If $\{\max(a_n,b_n)\}_{n\in \mathbb{N}}$ and $\{\min(a_n,b_n)\}_{n\in \mathbb{N}}$ converge, do $\{a_n\}_{n\in \mathbb{N}}$ and $\{b_n\}_{n\in \mathbb{N}}$ converge?
An observation: the converse is true. My attempt to solve question: It is obvious that $\min(a_n,b_n) \leq a_n \leq \max(a_n,b_n)$ and $\min(a_n,b_n) \leq b_n \leq \max(a_n,b_n)$ for all $n\in \mathbb{N}$, so if $\{\max(a_n,b_n)\}_{n\in \mathbb{N}}$ and $\{\min(a_n,b_n)\}_{n\in \mathbb{N}}$ converge to the same limit, so do $\{a_n\}_{n\in \mathbb{N}}$ and $\{b_n\}_{n\in \mathbb{N}}$. I suspect this doesn't hold when $\{\max(a_n,b_n)\}_{n\in \mathbb{N}}$ and $\{\min(a_n,b_n)\}_{n\in \mathbb{N}}$ converge to different limits, but I cannot provide a counterexample.

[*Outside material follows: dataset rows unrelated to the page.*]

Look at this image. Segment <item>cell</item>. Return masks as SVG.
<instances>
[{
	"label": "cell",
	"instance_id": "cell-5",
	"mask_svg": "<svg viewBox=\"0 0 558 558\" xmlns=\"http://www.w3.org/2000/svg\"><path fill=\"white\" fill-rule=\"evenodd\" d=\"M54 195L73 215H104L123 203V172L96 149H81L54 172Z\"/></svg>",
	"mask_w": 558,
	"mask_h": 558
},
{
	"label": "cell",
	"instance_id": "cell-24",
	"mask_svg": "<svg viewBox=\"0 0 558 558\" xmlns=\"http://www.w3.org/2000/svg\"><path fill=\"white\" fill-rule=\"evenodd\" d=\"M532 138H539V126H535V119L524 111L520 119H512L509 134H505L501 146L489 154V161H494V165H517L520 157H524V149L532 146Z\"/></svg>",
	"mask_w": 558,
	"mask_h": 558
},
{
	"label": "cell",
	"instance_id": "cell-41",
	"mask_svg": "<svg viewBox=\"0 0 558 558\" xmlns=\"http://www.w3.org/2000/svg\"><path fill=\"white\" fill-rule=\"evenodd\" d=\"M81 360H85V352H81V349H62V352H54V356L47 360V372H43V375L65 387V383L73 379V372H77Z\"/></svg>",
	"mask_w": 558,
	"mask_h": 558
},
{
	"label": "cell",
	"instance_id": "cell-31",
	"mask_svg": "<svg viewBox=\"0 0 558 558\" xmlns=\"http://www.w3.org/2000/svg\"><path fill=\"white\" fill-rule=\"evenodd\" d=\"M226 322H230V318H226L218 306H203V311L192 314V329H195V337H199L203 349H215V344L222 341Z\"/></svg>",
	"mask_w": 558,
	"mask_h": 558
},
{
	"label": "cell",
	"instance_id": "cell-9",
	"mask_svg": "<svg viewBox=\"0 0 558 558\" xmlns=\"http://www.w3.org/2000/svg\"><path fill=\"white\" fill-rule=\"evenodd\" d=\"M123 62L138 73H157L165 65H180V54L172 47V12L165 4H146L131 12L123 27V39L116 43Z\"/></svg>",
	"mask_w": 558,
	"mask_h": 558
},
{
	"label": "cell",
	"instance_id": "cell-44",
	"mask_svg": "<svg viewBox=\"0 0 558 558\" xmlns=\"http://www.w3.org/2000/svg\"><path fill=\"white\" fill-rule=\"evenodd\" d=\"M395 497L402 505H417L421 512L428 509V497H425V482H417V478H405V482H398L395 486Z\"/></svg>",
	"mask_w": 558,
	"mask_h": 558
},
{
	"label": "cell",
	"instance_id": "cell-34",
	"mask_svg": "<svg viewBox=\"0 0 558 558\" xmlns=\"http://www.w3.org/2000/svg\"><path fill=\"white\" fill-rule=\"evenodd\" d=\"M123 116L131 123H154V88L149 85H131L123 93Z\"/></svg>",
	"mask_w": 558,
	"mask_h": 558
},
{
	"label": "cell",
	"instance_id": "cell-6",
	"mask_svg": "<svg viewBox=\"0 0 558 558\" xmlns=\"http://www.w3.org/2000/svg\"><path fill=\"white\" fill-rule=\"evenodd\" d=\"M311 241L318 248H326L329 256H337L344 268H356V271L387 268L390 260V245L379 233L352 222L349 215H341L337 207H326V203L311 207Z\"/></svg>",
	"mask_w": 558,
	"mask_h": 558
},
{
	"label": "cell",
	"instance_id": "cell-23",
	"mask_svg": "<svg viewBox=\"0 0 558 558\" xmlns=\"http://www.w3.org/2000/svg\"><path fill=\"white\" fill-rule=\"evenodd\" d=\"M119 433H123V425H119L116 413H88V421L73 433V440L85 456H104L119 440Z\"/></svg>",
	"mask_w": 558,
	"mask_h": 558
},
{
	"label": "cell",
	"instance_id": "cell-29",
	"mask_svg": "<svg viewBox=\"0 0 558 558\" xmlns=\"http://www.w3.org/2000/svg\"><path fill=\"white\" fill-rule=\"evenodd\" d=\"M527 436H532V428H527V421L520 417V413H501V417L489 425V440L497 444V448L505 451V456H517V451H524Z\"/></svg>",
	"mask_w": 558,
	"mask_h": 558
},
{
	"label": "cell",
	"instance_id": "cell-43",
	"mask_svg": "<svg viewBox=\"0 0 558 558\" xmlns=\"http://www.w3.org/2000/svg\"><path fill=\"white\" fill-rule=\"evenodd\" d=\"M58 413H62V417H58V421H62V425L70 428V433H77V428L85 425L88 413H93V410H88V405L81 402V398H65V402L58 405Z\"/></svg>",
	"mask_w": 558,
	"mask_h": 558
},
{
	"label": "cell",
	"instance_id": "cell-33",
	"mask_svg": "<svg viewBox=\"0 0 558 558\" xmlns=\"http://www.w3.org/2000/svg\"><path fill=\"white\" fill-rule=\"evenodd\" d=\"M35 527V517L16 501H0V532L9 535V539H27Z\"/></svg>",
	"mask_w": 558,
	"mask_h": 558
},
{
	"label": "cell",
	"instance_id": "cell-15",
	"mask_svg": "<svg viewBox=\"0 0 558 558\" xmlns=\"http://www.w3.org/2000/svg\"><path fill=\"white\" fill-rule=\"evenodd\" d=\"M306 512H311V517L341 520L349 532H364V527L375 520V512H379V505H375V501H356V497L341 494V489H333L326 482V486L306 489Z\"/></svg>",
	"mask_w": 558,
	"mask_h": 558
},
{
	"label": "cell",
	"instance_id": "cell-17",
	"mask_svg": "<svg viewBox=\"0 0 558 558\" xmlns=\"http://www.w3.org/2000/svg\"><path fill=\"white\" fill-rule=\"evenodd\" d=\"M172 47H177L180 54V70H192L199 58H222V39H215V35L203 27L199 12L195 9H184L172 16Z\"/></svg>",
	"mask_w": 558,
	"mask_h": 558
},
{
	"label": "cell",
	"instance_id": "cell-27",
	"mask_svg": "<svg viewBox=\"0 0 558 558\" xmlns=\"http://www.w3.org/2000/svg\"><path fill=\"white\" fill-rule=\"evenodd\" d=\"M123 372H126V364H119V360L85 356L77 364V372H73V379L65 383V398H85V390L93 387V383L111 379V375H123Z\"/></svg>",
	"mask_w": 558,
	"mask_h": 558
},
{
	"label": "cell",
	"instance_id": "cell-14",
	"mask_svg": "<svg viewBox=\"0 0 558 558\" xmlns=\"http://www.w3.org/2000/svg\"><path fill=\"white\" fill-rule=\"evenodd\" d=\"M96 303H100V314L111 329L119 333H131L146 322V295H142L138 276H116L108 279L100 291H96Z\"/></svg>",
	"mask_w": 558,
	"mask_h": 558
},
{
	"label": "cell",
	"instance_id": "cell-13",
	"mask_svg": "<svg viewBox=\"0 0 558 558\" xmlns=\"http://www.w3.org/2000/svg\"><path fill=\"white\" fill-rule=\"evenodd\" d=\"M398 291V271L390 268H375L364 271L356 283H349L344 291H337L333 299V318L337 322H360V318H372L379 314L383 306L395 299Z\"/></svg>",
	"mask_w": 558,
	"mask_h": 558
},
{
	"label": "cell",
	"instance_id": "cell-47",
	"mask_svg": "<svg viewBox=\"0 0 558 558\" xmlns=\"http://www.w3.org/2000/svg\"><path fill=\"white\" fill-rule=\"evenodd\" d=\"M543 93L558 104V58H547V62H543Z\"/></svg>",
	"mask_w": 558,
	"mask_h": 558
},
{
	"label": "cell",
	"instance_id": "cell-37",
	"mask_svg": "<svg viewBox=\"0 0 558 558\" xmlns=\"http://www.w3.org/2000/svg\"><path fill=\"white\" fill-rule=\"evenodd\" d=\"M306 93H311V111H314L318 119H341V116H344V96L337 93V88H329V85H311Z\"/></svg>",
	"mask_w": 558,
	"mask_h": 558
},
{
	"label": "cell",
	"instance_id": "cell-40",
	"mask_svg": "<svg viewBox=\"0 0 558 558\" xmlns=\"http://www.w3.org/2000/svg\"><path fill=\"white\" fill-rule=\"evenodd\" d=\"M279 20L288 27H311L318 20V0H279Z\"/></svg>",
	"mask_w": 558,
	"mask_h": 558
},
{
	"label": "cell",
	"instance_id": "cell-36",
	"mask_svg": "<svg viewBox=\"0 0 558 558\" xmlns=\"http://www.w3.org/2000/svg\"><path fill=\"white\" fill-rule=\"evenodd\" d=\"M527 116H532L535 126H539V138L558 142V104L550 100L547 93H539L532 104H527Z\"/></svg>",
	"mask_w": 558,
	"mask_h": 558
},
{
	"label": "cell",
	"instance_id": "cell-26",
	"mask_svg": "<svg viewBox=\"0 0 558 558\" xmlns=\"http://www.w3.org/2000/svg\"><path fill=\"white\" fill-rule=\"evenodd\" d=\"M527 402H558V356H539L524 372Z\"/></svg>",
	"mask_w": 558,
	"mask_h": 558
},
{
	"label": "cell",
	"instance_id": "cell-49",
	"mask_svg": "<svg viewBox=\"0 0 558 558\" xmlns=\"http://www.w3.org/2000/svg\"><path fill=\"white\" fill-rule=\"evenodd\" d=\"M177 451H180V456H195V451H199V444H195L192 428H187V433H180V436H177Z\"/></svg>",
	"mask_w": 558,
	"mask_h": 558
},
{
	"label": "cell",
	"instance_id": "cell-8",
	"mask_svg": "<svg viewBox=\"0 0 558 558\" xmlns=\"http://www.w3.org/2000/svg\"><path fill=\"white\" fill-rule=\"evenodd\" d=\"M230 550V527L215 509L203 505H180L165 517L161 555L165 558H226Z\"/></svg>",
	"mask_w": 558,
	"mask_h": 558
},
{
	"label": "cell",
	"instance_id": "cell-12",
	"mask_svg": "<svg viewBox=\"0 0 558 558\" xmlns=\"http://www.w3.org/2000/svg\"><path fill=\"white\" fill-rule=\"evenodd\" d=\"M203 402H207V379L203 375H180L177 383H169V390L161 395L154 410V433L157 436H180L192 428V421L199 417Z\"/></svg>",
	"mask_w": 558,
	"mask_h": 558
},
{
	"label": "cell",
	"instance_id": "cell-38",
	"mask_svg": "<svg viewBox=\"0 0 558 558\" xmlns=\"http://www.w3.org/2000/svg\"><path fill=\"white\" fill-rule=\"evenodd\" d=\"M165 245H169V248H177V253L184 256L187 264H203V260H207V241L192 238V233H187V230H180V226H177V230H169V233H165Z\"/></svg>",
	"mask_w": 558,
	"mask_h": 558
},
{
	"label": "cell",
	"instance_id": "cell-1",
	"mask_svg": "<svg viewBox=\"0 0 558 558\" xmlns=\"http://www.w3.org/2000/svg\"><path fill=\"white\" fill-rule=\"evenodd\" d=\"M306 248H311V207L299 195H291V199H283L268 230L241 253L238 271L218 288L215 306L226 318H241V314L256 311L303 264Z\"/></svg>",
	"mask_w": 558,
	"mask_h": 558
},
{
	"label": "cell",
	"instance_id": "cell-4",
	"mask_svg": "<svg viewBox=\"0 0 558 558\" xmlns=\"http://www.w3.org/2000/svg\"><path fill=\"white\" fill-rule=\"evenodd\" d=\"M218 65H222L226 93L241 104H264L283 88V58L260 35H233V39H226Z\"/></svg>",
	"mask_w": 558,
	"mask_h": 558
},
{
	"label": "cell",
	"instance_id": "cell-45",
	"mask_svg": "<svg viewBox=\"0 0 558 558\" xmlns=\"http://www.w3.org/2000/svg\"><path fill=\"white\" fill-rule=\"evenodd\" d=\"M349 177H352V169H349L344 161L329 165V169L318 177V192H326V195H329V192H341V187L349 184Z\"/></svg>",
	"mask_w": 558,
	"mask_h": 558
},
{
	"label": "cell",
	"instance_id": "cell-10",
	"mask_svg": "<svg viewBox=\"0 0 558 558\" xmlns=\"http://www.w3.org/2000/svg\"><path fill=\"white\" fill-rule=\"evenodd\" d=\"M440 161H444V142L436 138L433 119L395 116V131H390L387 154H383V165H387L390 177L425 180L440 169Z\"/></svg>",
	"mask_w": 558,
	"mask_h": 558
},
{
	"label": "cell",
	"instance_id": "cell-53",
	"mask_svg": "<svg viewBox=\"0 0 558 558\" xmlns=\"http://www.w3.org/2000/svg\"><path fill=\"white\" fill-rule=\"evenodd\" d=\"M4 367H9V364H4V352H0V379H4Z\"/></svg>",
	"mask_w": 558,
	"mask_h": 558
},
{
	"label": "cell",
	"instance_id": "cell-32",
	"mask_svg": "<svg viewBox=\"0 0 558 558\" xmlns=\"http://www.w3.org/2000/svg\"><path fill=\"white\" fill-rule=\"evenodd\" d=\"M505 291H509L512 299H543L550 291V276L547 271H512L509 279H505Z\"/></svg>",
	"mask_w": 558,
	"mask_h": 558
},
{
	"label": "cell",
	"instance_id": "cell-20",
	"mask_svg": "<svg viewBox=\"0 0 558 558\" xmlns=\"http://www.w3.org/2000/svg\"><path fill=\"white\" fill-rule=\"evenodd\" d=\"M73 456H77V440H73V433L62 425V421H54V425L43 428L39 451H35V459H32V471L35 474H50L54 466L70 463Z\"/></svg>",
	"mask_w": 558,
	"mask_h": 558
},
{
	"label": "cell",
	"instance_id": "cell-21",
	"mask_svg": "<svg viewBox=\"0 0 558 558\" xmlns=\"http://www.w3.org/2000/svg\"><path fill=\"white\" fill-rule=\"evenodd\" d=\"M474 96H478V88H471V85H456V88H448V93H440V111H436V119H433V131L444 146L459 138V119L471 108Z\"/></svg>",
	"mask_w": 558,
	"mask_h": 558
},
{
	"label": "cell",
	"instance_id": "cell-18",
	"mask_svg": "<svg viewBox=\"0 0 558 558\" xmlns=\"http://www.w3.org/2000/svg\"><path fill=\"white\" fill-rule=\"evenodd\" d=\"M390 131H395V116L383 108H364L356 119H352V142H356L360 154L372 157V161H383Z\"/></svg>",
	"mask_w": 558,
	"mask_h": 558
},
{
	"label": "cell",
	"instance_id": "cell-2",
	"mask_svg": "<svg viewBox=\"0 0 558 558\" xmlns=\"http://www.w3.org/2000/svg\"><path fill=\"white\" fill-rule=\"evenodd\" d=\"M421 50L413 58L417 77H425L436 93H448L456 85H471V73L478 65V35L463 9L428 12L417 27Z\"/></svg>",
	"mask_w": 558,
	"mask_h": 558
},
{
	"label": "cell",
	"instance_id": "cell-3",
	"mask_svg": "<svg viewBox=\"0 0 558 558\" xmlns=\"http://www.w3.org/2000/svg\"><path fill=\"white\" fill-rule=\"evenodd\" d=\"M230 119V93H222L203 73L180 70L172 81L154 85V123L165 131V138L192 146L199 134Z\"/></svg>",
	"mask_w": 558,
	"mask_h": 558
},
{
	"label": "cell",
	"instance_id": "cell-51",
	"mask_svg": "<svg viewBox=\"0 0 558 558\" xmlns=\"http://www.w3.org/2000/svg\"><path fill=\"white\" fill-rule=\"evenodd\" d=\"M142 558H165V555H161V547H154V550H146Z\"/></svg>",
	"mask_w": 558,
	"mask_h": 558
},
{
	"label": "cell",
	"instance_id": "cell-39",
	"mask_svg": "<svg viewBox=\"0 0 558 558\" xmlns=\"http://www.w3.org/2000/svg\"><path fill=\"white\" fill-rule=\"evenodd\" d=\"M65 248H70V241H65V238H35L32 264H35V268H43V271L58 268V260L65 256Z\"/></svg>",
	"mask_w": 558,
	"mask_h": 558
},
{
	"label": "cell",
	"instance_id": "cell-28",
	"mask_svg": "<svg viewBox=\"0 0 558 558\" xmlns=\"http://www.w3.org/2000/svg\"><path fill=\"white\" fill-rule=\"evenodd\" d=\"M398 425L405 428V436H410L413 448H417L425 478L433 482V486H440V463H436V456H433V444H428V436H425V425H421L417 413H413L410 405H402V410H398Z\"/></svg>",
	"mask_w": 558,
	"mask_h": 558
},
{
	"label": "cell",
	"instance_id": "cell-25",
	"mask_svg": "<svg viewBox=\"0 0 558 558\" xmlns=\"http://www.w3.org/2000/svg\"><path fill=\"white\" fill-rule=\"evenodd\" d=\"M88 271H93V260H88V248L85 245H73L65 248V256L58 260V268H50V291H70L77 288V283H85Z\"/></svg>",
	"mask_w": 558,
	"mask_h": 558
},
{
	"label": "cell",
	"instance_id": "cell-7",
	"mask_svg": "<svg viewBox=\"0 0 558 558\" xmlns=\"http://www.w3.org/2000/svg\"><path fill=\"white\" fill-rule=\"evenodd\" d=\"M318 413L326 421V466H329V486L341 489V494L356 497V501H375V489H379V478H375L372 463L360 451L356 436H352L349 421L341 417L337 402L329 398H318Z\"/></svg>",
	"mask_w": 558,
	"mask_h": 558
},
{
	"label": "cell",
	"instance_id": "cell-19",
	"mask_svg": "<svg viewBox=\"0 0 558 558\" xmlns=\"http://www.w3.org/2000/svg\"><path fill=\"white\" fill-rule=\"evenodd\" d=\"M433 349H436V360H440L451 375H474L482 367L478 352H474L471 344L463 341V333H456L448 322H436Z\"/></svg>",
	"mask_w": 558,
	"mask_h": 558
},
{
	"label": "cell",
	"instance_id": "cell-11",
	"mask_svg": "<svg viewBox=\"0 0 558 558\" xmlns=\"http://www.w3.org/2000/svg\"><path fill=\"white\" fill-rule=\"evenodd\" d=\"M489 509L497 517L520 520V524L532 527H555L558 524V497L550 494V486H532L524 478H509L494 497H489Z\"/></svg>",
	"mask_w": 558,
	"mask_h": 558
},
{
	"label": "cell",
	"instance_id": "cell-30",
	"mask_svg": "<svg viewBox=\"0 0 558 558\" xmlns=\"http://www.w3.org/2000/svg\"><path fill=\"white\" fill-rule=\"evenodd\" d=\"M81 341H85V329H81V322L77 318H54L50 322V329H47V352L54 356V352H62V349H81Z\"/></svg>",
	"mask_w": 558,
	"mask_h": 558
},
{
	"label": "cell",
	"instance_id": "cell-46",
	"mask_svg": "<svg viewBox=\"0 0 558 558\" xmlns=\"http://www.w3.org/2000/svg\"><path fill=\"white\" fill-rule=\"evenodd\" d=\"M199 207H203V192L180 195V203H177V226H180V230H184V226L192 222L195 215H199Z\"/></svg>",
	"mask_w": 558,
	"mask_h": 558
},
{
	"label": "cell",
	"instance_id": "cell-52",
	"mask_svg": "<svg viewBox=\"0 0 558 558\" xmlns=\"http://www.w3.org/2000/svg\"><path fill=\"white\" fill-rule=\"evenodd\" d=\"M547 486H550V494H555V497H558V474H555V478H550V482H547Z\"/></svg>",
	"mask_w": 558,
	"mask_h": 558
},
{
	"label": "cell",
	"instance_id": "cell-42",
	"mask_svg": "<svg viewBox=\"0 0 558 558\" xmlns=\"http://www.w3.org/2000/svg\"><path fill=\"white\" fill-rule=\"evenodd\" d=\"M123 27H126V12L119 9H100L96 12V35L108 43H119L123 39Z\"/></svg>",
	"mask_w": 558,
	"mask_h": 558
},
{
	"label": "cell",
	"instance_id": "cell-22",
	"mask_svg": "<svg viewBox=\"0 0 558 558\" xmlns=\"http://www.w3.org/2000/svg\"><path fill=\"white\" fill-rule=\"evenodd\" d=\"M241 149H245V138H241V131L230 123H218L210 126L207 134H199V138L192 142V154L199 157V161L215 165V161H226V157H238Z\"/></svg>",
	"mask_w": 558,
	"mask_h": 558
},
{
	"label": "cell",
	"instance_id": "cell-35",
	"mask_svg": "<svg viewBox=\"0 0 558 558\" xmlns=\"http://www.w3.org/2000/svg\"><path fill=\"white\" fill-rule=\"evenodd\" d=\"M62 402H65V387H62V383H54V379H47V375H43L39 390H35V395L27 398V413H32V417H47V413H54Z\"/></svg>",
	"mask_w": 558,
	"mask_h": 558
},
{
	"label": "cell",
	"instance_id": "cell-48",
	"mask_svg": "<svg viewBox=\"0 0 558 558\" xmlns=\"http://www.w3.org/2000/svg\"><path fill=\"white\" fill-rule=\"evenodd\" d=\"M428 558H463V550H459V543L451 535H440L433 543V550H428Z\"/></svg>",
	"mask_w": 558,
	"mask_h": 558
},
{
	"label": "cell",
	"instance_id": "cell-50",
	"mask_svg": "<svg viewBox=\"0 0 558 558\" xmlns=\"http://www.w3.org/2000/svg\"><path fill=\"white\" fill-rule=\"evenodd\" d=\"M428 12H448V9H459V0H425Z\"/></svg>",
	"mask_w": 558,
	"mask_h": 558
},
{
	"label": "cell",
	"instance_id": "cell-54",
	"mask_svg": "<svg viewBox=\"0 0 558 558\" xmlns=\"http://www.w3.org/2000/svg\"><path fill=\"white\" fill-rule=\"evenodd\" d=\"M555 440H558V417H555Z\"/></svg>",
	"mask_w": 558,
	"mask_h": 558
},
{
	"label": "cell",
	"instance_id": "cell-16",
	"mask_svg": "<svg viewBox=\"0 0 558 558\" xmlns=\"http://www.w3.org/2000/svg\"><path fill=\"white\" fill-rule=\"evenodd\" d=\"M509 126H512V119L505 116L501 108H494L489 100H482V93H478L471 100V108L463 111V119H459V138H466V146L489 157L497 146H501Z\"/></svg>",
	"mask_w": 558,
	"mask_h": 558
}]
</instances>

Take two numbers $\alpha$ and $\beta$ and define$$a_n=\begin{cases}\alpha&\text{ if $n$ is odd}\\\beta&\text{ if $n$ is even}\end{cases}\quad\text{and}\quad b_n=\begin{cases}\beta&\text{ if $n$ is odd}\\\alpha&\text{ if $n$ is even.}\end{cases}$$Then$$\lim_{n\to\infty}\max\{a_n,b_n\}=\max\{\alpha,\beta\}\quad\text{and}\quad\lim_{n\to\infty}\min\{a_n,b_n\}=\min\{\alpha,\beta\}.$$But, unless $\alpha=\beta$, the limits $\lim_{n\to\infty}a_n$ and $\lim_{n\to\infty}b_n$ do not exist.